Calleary defends business supports

The Government has defended its support for small businesses following the suspension of a €250 million employment support scheme…

The Government has defended its support for small businesses following the suspension of a €250 million employment support scheme after just €135 million had been spent.

Minister for Labour Affairs Dara Calleary today admitted the employment subsidy scheme announced last August to protect jobs in vulnerable businesses had been “suspended”.

He said when the first call for submissions for funding from the temporary scheme was made at this time last year, some 450 companies participated in it.

The Government later widened the criteria for inclusion in the scheme and a further 1,200 companies benefited. In total, €135 million had been invested and the scheme was supporting 100,000 jobs, he said.

READ MORE

He acknowledged the scheme had been for exporters only, but he said this sector was “leading the economy to recovery” and was the sector that had taken the greatest hit at the outset of the current economic difficulties.

He said the Government had to see if the jobs being supported were maintained once the subsidy was removed.

The scheme was therefore suspended until the Government had seen how effective it had been and “no decision on cancellation” had been made. “There’s no sense in us supporting a job, then when the subsidy is removed for that job to go,” he said.

“This subsidy was to allow people to get through the difficult economic time in order to maintain the job when recovery happened. As we move into a recovery phase, that’s when we can make that call.”

At the time of the announcement, the Government said the ESS was "a cash limited scheme". The maximum funding available per company was €500,000. The maximum subsidy was €9,100 per full time employee or €6,370 per part time employee.

Mr Calleary was responding to criticism from small business representative body Isme. The organisation’s chief executive Mark Fielding said that when the scheme was announced in June of last year, the Government said it would probably spend “about €1 billion eventually”, but that initially €250 million was made available.

Mr Fielding said the scheme was also only for exporters, so other companies could not avail of it. It also excluded companies with fewer than 10 employees.

He acknowledged the existence of the Employer PRSI Exemption Scheme which he said was a “small help”. But Mr Fielding said employers could only avail of this scheme for new employees who had been unemployed for more than six months and it was set to close at the end of this year.

Mr Fielding said for too long the small and medium business sector had been the “Cinderella sector” and the Government had seemed to ignore it while bringing in schemes for exporters and multinationals.

He said small businesses, employing fewer than 10 people, were the “seed-bed” of the economy and the ones that actually needed assistance.
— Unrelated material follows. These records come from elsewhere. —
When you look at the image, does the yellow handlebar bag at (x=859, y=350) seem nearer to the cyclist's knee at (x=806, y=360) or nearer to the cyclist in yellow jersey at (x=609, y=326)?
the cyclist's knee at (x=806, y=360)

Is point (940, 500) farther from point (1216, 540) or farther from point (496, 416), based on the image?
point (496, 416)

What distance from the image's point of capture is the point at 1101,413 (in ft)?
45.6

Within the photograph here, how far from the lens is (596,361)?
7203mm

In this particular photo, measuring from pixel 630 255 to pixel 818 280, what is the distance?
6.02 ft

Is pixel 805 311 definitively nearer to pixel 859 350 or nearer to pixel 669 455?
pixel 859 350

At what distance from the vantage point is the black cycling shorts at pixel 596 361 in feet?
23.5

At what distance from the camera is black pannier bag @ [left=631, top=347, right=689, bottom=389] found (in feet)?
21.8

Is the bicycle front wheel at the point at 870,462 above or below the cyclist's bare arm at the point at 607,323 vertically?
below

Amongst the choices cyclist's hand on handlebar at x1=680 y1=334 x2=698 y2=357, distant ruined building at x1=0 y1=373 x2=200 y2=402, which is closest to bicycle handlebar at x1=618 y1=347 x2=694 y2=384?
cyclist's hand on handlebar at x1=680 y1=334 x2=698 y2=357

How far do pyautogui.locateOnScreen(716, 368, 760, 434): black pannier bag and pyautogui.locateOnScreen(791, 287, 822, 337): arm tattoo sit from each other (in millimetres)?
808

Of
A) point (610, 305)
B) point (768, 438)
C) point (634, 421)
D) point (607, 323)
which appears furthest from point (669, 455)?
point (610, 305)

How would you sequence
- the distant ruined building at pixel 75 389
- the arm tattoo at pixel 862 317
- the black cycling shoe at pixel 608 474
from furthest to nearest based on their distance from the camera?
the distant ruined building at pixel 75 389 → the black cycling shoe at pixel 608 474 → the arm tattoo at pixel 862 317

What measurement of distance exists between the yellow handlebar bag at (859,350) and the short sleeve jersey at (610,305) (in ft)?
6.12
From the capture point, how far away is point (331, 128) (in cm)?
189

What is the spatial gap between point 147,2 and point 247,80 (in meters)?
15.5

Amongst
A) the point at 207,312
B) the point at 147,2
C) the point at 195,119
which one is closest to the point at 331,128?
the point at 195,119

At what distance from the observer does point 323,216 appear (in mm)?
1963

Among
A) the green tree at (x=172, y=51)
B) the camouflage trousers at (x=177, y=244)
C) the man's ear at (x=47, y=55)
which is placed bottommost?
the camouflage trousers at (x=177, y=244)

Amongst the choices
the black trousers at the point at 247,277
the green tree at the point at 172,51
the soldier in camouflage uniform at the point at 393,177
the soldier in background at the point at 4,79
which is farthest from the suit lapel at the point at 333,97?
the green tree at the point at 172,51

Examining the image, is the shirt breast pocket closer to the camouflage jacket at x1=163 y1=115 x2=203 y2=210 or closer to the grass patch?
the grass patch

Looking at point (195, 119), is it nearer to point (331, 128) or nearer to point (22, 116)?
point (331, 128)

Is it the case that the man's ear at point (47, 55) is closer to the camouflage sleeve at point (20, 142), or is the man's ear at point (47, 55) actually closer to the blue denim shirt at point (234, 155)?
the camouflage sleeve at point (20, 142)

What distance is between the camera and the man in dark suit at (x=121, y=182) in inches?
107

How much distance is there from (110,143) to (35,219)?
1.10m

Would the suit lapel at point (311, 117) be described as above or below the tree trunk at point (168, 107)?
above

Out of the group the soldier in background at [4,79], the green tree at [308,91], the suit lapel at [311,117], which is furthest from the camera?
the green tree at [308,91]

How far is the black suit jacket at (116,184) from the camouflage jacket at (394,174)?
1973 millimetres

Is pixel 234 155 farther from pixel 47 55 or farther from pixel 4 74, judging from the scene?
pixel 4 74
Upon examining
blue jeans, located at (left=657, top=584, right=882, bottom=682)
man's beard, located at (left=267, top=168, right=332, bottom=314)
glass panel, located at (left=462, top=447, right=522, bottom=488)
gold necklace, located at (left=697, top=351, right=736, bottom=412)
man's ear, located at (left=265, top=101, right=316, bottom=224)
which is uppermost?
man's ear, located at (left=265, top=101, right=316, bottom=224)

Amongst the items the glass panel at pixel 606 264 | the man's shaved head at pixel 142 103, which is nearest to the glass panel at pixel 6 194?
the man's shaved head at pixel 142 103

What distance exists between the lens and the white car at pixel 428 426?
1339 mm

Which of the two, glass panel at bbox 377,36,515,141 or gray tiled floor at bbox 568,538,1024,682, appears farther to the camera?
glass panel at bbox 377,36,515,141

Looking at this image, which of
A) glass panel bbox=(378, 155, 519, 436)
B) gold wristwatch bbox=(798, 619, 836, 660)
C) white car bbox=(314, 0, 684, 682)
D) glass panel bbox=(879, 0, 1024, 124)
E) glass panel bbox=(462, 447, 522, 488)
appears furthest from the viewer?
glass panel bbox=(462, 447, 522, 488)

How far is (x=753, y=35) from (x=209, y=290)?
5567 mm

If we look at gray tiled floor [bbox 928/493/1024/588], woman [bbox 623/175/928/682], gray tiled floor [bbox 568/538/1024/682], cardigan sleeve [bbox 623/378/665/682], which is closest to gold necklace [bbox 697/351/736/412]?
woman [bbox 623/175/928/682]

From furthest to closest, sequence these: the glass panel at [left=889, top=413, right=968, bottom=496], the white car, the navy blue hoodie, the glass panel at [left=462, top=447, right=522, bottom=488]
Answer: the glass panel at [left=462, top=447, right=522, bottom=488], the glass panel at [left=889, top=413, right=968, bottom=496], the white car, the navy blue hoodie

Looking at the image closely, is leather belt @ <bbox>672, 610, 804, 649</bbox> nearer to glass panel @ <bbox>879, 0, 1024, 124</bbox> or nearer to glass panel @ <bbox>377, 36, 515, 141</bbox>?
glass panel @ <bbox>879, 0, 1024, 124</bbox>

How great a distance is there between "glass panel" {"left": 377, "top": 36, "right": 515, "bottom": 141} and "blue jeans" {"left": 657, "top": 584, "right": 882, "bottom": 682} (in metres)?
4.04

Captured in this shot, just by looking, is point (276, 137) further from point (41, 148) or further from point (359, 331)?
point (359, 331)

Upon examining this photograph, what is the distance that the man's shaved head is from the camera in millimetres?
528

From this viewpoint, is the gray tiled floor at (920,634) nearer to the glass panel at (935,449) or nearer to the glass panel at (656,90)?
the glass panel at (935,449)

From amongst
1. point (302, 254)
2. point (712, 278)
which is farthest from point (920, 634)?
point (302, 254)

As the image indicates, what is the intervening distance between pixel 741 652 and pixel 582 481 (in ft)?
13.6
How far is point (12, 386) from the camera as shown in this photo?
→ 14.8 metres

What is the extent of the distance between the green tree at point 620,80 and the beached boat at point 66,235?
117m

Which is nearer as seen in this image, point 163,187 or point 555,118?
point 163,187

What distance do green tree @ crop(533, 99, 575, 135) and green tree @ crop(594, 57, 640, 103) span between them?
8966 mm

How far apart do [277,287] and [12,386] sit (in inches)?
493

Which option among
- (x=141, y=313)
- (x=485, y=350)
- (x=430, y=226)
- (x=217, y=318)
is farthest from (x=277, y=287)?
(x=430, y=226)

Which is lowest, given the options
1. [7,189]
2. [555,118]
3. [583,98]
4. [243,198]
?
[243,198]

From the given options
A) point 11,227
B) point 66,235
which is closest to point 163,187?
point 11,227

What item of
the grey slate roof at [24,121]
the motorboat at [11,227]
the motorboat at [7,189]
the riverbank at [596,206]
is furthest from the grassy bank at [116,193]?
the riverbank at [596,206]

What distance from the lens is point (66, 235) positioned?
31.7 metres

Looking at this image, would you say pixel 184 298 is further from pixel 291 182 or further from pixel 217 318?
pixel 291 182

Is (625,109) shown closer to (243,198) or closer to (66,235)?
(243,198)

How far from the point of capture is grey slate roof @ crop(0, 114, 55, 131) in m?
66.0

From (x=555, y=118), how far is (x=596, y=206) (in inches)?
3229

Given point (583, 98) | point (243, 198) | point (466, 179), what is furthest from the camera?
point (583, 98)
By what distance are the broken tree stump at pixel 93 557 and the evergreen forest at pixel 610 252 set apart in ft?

“This is where the economy is going to grow and this Government are doing very little in that respect because they don’t seem to have a coordinated policy.”

Mr Fielding said it seemed the Government was “tinkering around at the edges” in terms of protecting jobs, with just “small bits and pieces” here and there.

“What we are seeing are piecemeal efforts to actually do something rather than a national employment strategy. And that should be included in an overall national economic plan. And that’s what’s leading to economic uncertainty out there. Businesses are not investing. The consumer is not spending.”

Nothing yesterday’s figures which show unemployment has reached a 16-year high, Mr Fielding said the economy was “in danger of slipping down into a black hole at the moment if the Government don’t do something about it”.

Mr Calleary said the Government was “very concerned” about the unemployment figures and had “quite a considerable investment in time and in policy underway to address those figures”.

The core policy was to stabilise public finances, to stabilise the banking system and to increase the competetiveness of the economy.

“That strategy will lead to growth in the economy – that has been proven. We had the highest first quarter growth in the OECD this year. With growth in the economy, we will move into employment growth and that was our core objective.”

The Minister said it was difficult to make a long-term assessment based on summer figures and he believed September and October’s figures would show a “return to stabilisation”.

The Government was committed to reducing the unemployment figures and the PRSI exemption scheme was one way of doing that.

In addition, he said the Government had identified 75,000 people who are signing on the Live Register on a part-time basis and would next month introduce an initiative aimed at that group.

Mr Calleary said between now and 2015, the Government would create 273,000 new jobs with investment of about €3.6 billion. Of this, some €1.2 billion would be invested specifically in enterprise supports and €589 million would go to companies that are in the domestic economy.

He said he was confident that with growth beginning to take hold, the State would move into net employment growth next year.